#### TEXTO FORNECIDO:
Sobre Transparência, Governos e Blockchains

written by Emanuel Souza

12 Oct 202310 EDITIONS
1 TEZ

Introdução

Muito se fala sobre os aspectos revolucionários introduzidos pelas tecnologias Crypto e de Blockchain. Ainda que as aplicações financeiras sejam a grande vitrine neste universo, diferentes usos práticos são possíveis. Já no white paper da rede Ethereum, Vitalik Buterin destacou a versatilidade da rede e suas múltiplas possibilidades de uso.

Dos muitos aspectos que compõem estas tecnologias, neste artigo pretendemos destacar um, a transparência. De maneira sucinta pretendemos problematizar a falta de transparência das instituições políticas tradicionais usando exemplos da política brasileira atual. Com este panorama em mãos, pretendemos fazer um contraponto com a transparência presente na arquitetura tecnológica da blockchain.

Opacidade Política Inerente

A máquina burocrática política é complexa e cara. A forma tradicional de organização da democracia representativa tem um alto custo de funcionamento. É importante deixar claro que dentro de um governo nacional são diversos e variados os gastos, ainda que existam os gastos destinados à população, como saúde, segurança e educação, muitas vezes a verba destinada a estas pastas não é de fato aplicada.

#### CONJUNTO DE TAREFAS:
• A. Diga se cada afirmação abaixo está de acordo com o texto sobre transparência e blockchain, respondendo sim ou não e citando literalmente as palavras do texto que decidem a questão: (i) o white paper da rede Ethereum destacou a versatilidade da rede; (ii) o artigo usa exemplos da política de Portugal; (iii) a forma tradicional de organização da democracia representativa tem baixo custo de funcionamento.
• B. Reproduza sem nenhuma alteração o trecho do texto sobre transparência e blockchain que vai de "written by Emanuel" até "tecnológica da blockchain.".
• C. Prossiga o texto sobre transparência, governos e blockchains a partir de onde ele termina.

(Registros sobre posicionamento espacial)
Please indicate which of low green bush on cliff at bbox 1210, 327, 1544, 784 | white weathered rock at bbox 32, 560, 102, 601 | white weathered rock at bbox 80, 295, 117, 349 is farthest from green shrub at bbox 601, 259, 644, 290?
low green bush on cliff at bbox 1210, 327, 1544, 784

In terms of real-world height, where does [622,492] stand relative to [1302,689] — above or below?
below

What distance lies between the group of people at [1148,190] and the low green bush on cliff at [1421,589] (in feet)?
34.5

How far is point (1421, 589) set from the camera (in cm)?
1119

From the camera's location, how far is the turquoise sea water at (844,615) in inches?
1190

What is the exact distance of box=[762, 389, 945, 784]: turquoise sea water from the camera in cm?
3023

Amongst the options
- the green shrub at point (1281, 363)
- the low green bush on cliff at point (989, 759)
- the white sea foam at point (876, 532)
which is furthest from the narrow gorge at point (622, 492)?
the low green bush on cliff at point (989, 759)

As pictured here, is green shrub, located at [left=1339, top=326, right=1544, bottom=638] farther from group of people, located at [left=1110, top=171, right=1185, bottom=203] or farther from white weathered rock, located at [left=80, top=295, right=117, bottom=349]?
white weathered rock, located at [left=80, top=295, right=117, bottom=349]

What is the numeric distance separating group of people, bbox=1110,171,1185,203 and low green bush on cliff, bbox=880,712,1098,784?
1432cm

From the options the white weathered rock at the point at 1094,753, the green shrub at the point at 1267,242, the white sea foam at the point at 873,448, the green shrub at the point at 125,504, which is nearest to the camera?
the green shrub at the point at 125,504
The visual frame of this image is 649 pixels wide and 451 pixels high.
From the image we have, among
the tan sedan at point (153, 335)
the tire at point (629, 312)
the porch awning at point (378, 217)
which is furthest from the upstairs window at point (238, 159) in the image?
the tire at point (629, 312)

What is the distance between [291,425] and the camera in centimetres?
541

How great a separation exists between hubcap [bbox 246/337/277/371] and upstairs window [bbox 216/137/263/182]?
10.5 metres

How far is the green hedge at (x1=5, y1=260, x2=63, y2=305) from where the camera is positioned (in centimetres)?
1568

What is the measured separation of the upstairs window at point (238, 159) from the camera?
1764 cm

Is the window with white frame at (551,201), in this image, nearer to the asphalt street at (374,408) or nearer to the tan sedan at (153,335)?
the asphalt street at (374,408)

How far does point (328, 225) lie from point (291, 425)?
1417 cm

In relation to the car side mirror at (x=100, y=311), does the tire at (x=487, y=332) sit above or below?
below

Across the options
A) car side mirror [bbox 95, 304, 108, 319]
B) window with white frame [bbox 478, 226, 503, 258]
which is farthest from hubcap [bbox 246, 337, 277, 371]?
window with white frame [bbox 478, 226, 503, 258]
---
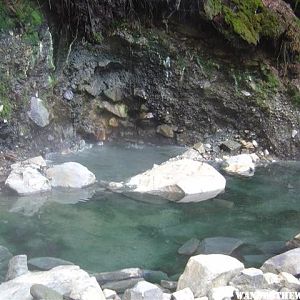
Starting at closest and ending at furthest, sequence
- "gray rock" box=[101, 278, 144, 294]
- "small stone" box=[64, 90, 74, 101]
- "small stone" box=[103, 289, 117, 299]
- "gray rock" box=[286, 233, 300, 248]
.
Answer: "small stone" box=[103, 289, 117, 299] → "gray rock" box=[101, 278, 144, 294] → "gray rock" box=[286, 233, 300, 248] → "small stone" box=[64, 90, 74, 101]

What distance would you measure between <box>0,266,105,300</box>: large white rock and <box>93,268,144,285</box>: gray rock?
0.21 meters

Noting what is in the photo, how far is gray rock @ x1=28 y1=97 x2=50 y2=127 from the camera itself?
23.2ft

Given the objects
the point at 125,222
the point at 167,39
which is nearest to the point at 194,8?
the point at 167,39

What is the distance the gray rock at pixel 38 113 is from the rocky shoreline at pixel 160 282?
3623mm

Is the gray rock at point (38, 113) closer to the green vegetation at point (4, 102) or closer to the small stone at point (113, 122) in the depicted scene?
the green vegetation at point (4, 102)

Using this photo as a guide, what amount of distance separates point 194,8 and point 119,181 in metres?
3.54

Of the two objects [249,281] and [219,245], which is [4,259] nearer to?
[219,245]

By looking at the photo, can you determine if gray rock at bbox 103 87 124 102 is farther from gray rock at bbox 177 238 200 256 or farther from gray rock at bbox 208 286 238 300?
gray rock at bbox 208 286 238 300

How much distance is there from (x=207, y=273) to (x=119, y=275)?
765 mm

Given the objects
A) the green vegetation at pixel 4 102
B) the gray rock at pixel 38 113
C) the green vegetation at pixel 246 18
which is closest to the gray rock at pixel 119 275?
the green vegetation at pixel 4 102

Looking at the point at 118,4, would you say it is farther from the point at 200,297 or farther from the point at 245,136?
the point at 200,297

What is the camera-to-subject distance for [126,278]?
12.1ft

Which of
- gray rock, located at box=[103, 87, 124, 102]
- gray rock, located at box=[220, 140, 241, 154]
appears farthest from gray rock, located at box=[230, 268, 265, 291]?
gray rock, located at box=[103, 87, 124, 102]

#### RESPOSTAS ESCRITAS:
• A.
(i) Sim: "Já no white paper da rede Ethereum, Vitalik Buterin destacou a versatilidade da rede e suas múltiplas possibilidades de uso."
(ii) Não: "usando exemplos da política brasileira atual".
(iii) Não: "A forma tradicional de organização da democracia representativa tem um alto custo de funcionamento."

• B.
written by Emanuel Souza

12 Oct 202310 EDITIONS
1 TEZ

Introdução

Muito se fala sobre os aspectos revolucionários introduzidos pelas tecnologias Crypto e de Blockchain. Ainda que as aplicações financeiras sejam a grande vitrine neste universo, diferentes usos práticos são possíveis. Já no white paper da rede Ethereum, Vitalik Buterin destacou a versatilidade da rede e suas múltiplas possibilidades de uso.

Dos muitos aspectos que compõem estas tecnologias, neste artigo pretendemos destacar um, a transparência. De maneira sucinta pretendemos problematizar a falta de transparência das instituições políticas tradicionais usando exemplos da política brasileira atual. Com este panorama em mãos, pretendemos fazer um contraponto com a transparência presente na arquitetura tecnológica da blockchain.

• C.
Tomemos a nova formatação das contas públicas do atual governo brasileiro. Há um considerável aumento no repasse para as áreas sociais. Em um primeiro olhar, o aumento de verbas para as pastas de saúde e assistência social é positivo, entretanto, é necessário destacar dois pontos. Em primeiro lugar, não há garantias transparentes de como os recursos serão alocados. Em segundo lugar, o crescente aumento dos gastos públicos ocorre sem qualquer sinalização de cortes de gastos.

É inegável que o governo Lula representa um avanço ético social em relação à gestão anterior. Durante o desgoverno Bolsonaro o país aprofundou o abismo social entre ricos e pobres, ao mesmo tempo presenciou o crescente aumento dos discursos de ódio. Foram perdas significativas para a nação, danos que precisarão de anos para serem revertidos, desde as questões relativas ao aumento do desmatamento até o isolamento político em um discurso delirante. Neste sentido o governo atual é inegavelmente um avanço. Entretanto, dentro da máquina burocrática política não há diferença entre direita e esquerda.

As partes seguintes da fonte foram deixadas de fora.